6 Considerações finais

Esta breve consideração acerca do projeto de atualização gráfica da Piraquê

sublinha que ações dessa natureza não são necessariamente simples. Há que se dar

atenção a uma série de dados antes da tomada de decisão pela alteração e à

especificidades que variam caso a caso. Conforme já ressaltado, no mercado de

embalagens esse procedimento tem sido muito comum e o período de tempo

requerido até as novas modificações vem se reduzindo. Ainda assim, mesmo no atual

mundo globalizado, caracterizado por mudanças rápidas e constantes, quanto mais

tempo for possível manter um produto no mercado sem a necessidade de uma

alteração gráfica de sua embalagem, melhor, já que isso representa uma economia

considerável de custos. Existe obviamente a necessidade de monitorar-se

constantemente o seu potencial competitivo procurando-se avaliar em que medida o

aspecto gráfico tem contribuído para o desempenho verificado.

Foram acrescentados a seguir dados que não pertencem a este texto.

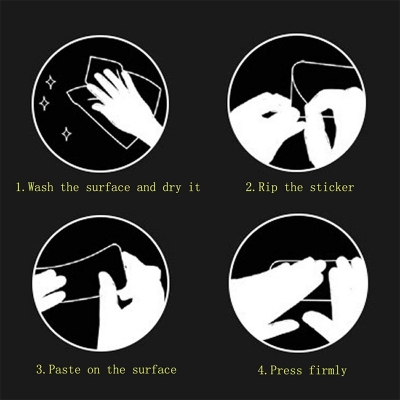 1.Wash the surface and dry it

2.Rip the sticker

3.Paste on the surface

4.Press firmly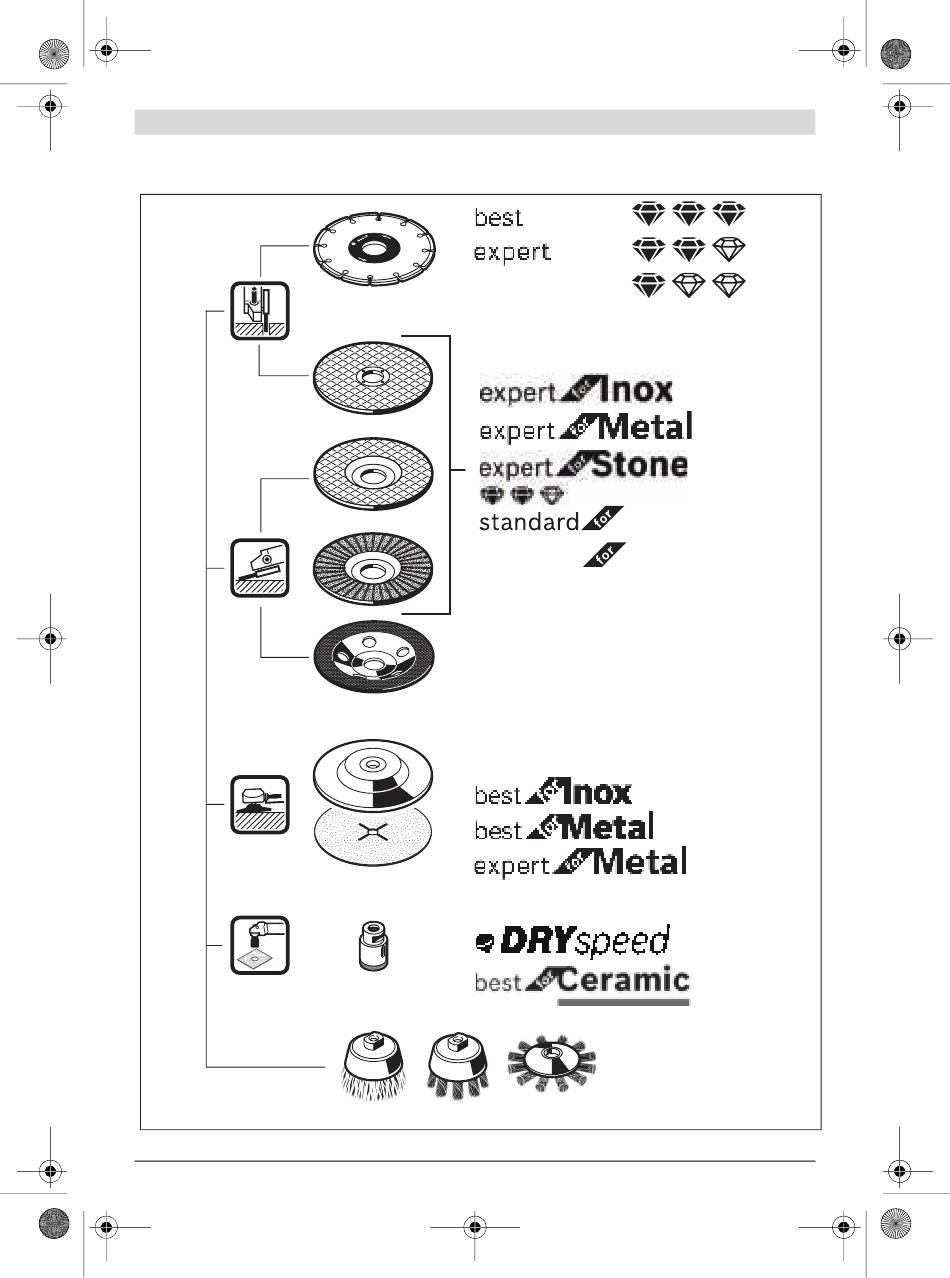 best
expert

expert for Inox
expert for Metal
expert for Stone
standard for
for

best for Inox
best for Metal
expert for Metal

DRYspeed
best for Ceramic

Projetos de redesenho como o da Piraquê têm, no entanto, uma dimensão

especial, já que a identidade visual em questão foi desenvolvida por uma das maiores

representantes da arte brasileira. Apenas essa ocorrência já oferecia à corporação

uma alternativa projetual: a de utilizar-se essa realidade como princípio norteador para

a inteira linha de embalagens, agregando conceitos de tradição, qualidade e

brasilidade.

As reações do público ao projeto de reformulação evidenciam os debates e

reflexões que podem gerar. Estes quando bem encaminhados podem contribuir muito

para o aumento da produção de conhecimento no campo da metodologia projetual

aplicada ao design gráfico.

Convém ressaltar que este estudo possui um caráter exploratório, uma vez que

não foram consultados outros profissionais na análise das embalagens, entretanto

espera-se que possa contribuir para o esclarecimento das questões levantadas e

servir como base para considerações mais aprofundadas sobre o tema.